Pozzanghera.
Era sempre rimasta lì, solitaria, sul
ciglio della strada.
La vedevo sempre, quand'ero bambina.
Si riempiva e si svuotava.
Mi sembrava di sentire i suoi lamenti
nei giorni di caldo torrido, e le sue risa quando la pioggia
sommergeva quel piccolo angolo d'inferno nel quale vivevo.
Mi avvicinai più volte per guardare
cosa ci fosse dentro, ma la paura mi aveva sempre bloccata.
Una volta ci buttai un sasso, che
appena fu a contatto con la superficie liquida, la distrusse, cadendo
a fondo.
Temevo di fare anch'io la fine del
sasso, di cadere nel fondo di quella pozzanghera che mi chiamava.
Mi aveva sempre chiamata. Mi aspettava.
Aspettava che facessi un passo falso e piombassi dentro di lei. Non
vedeva l'ora di risucchiarmi.
Ed io ero sempre attenta a non
inciamparvici.
Un
giorno camminavo con noncuranza,
inzuppata dal temporale che infuriava sulla mia testa.
Quel giorno stavo lentamente morendo.
Ero sempre riuscita a rialzarmi, quando cadevo; anche quando mi
deridevano, in un modo o nell'altro riuscivo a rimettermi in piedi.
Quel giorno no. Avevo annunciato al
mondo che mi sarei pugnalata fino ad avere il corpo pieno di buchi.

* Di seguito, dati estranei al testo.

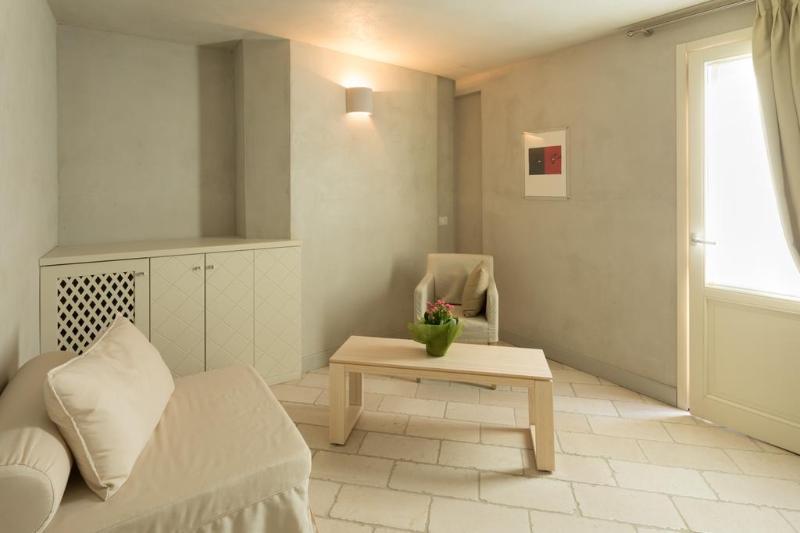 Il Cortiletto Hotel Maison Tresnuraghes Exterior photo
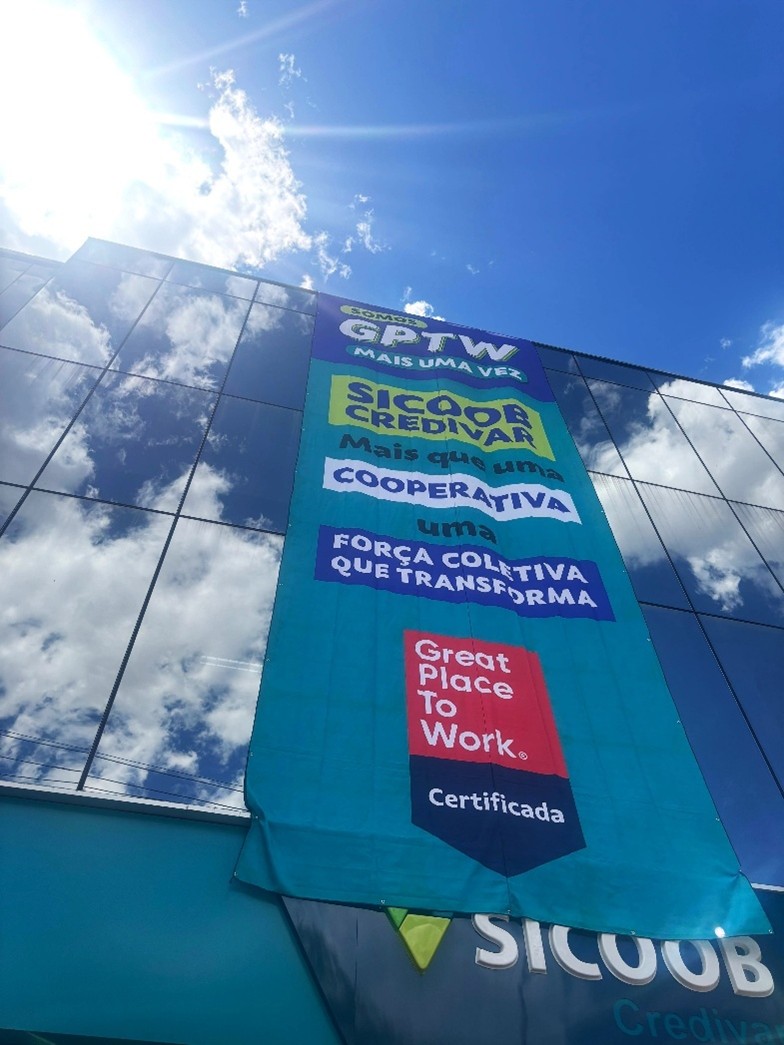 Sicoob Credivar recebe prêmio de melhor empresa para se trabalhar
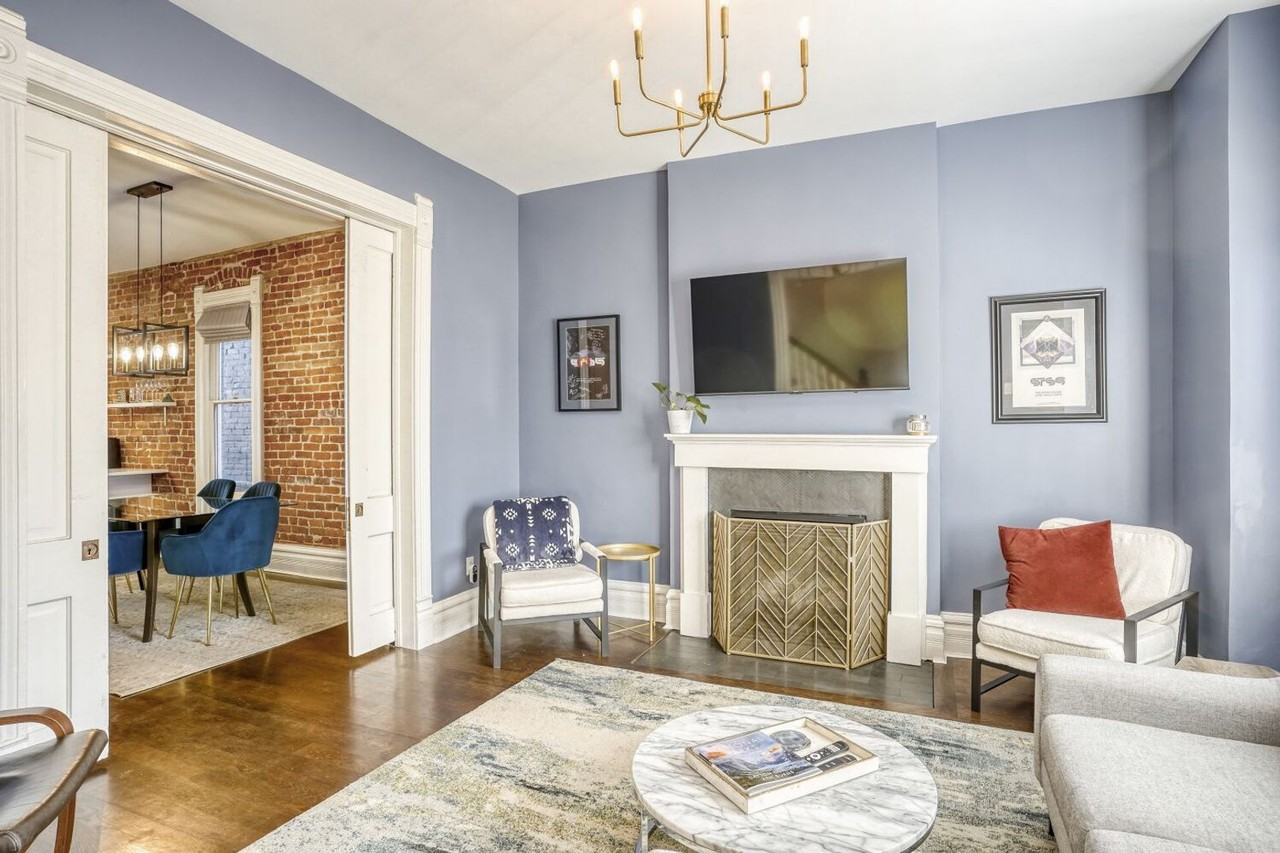 2032 N Ogden St - Photo 7 of 28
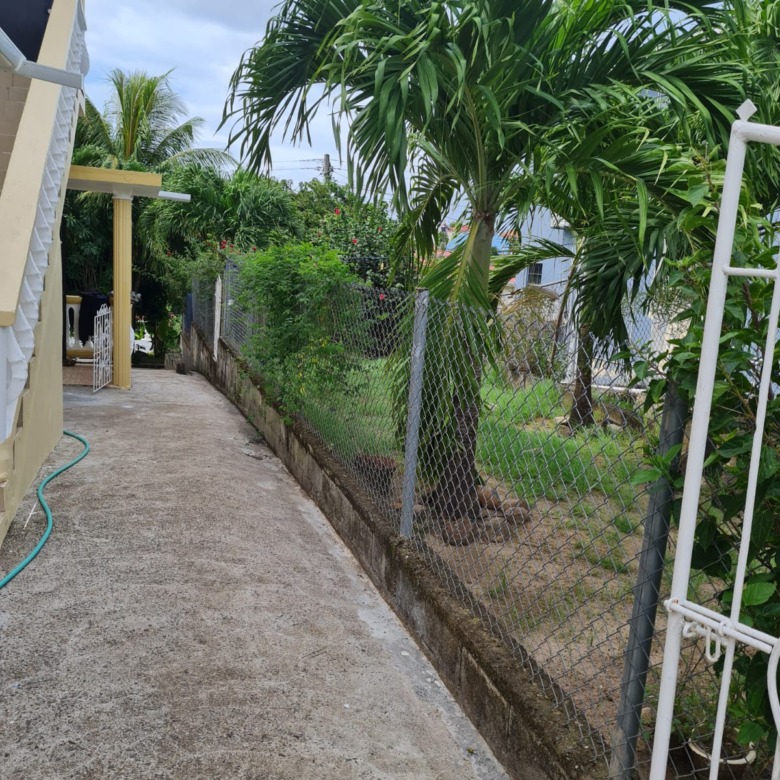 Three Houses in One, Perfect for Living and Investment in Viesux Fort side walk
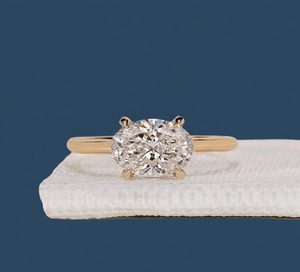 Anillo de Compromiso Solitario Ovalado con Diamante Cultivado en Laboratorio de 1.50CT, VVS2 F, Certificado IGI, Chapado en Rodio, Oro Amarillo, Venta al por Mayor para Mujer - Product Image 1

Volevo macchiare le strade del mio
sangue nero.
E fu così che,
scalciando l'ennesima pietra che ostacolava il mio desiderio di
morte, misi il piede sinistro in una pozzanghera.
Sbuffai
indispettita: perché stavo perdendo tempo in quel modo?
Dovevo agire in
fretta.
Dovevo liberarmi
di quella pesantezza all'altezza del petto.
Ritrassi fuori il
piede e la riconobbi: era lei.
Mi aveva aspettata per tutto quel tempo. Sapeva che prima o poi sarei
caduta. Non desiderava altro.
Mi chinai e affondai le mani in quell'inchiostro che penetrava tra le
pieghe della pelle.
Era il mio corpo stesso a desiderare quel veleno letale.
Mi sciacquai il viso con quell'acqua putrida, che mi corrose il viso
di bambina che mostravo per piacere agli altri. E lentamente sorgeva
un volto diverso, più affusolato e sinistro, con lo sguardo
truce.
Lo vidi riflesso nella pozzanghera: quella ero io.
Non poteva essere nessun altro.
Ricopersi di quella fanghiglia anche i capelli e le braccia.
Mi strappai di dosso i vestiti e ricoprii anche gambe, pancia, petto
e piedi.
Ridevo. Ridevo di ciò che stavo diventando.
Finalmente qualcosa che mi renda giustizia, pensai.
Io ero proprio così. Non avevo gli occhi
azzurri, non avevo i
capelli biondi e non avevo la pelle candida e lentigginosa. Ero nera.
Neri gli occhi, neri i capelli, la pelle grigiastra come quella di un
ratto.
Eppure...
Eppure...
Eppure... Continuavo a ridere.
E più annerivo, più finalmente trovavo un senso a
quell'esistenza
troppo pallida e smunta.
Raccolsi quell'acqua tra le mani e la bevvi.
Il dolore al petto si dissolse.
Lentamente capii. Quella pozzanghera mi chiamava perché era
la mia
vera essenza.
Aveva atteso tutto quel tempo, fino a che non avessi capito quanto
ero sola e infelice.
Ora non lo ero più.
Sorrisi.
Immersi completamente la testa nella pozzanghera e attesi con
impazienza di annegare dentro me stessa.